Istruzioni
1) Nell'articolo sull'app per aspiranti preti, a chi viene attribuita l'idea?
2) Riporti testualmente il passo dell'articolo sull'app per aspiranti preti che comincia con "Dublino - Le" e prosegue fino a "iPhone o iPad.".

Estratto della fonte
◆ ◆ ◆ ◆

Ora spunta pure l'app per gli aspiranti preti Si chiama "Vocazione" e viene dall'Irlanda

Con il calo fortissimo delle vocazioni la Chiesa prova ad adeguarsi ai tempi. Si arma di tecnologia e prova a far capire ai giovani su iPhone o iPad cosa sia una vita da prete. L'idea è di un vescovo irlandese per far fronte anche alla crisi dovuta allo scandalo pedofilia

Ora spunta pure l'app per gli aspiranti preti 
Si chiama "Vocazione" e viene dall'Irlanda

Dublino - Le vocazioni per una vita da prete sono in calo. Allora quale idea migliore per incentivarle se non quella di farlo grazie alla nuova fede dei giovani, cioè la tecnologia? Se Steve Jobs era visto come un guru, come un ispiratore di nuove frontiere da scoprire adesso la Chiesa prova a mettersi al passo con i tempi. Così dall'Irlanda arriva l'idea di un'applicazione "Vocazioni" scaricabile sul proprio iPhone o iPad.

◆ ◆ ◆ ◆

(Record provenienti da una fonte di dati)
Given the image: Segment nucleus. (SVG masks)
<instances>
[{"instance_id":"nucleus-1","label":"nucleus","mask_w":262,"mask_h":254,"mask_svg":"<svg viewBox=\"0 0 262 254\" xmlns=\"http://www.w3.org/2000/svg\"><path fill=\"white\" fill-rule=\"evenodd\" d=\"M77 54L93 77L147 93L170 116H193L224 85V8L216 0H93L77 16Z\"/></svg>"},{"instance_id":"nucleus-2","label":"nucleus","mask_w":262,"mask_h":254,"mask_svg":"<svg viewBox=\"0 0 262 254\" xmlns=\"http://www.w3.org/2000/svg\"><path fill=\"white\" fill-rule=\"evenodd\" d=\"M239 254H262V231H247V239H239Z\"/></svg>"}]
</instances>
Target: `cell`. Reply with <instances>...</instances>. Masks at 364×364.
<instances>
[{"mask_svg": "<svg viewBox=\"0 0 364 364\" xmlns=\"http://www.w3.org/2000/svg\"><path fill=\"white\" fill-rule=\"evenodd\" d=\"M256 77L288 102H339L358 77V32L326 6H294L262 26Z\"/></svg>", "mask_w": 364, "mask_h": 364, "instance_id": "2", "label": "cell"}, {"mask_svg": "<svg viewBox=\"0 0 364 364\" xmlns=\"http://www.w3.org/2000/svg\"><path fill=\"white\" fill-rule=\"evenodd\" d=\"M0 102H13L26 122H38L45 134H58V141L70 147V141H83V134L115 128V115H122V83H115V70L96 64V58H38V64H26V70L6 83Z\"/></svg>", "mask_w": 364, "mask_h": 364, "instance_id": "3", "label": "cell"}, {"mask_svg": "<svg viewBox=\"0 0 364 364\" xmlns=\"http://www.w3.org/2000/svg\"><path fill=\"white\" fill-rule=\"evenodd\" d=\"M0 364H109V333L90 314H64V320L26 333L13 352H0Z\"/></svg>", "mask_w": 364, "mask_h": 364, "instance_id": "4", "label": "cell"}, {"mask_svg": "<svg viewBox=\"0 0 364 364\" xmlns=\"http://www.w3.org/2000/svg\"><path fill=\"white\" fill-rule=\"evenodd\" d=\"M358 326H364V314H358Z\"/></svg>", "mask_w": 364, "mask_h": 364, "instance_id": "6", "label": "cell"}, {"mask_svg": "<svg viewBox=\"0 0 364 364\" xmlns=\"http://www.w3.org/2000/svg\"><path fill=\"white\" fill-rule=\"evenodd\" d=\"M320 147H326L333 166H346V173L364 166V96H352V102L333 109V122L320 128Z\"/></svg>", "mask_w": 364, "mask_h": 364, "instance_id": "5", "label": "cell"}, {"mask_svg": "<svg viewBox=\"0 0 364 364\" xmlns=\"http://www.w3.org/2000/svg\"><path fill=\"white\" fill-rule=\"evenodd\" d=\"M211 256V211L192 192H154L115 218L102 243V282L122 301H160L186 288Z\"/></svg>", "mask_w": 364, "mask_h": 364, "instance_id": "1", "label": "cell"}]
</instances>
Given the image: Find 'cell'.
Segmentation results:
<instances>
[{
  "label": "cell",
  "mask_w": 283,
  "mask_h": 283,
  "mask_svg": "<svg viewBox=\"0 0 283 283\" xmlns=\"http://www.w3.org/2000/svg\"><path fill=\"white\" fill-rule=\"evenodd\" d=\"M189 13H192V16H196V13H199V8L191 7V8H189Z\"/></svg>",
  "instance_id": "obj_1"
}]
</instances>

◆ ◆ ◆ ◆

Risultati dell'esercizio
1) A un vescovo irlandese.

2)
Dublino - Le vocazioni per una vita da prete sono in calo. Allora quale idea migliore per incentivarle se non quella di farlo grazie alla nuova fede dei giovani, cioè la tecnologia? Se Steve Jobs era visto come un guru, come un ispiratore di nuove frontiere da scoprire adesso la Chiesa prova a mettersi al passo con i tempi. Così dall'Irlanda arriva l'idea di un'applicazione "Vocazioni" scaricabile sul proprio iPhone o iPad.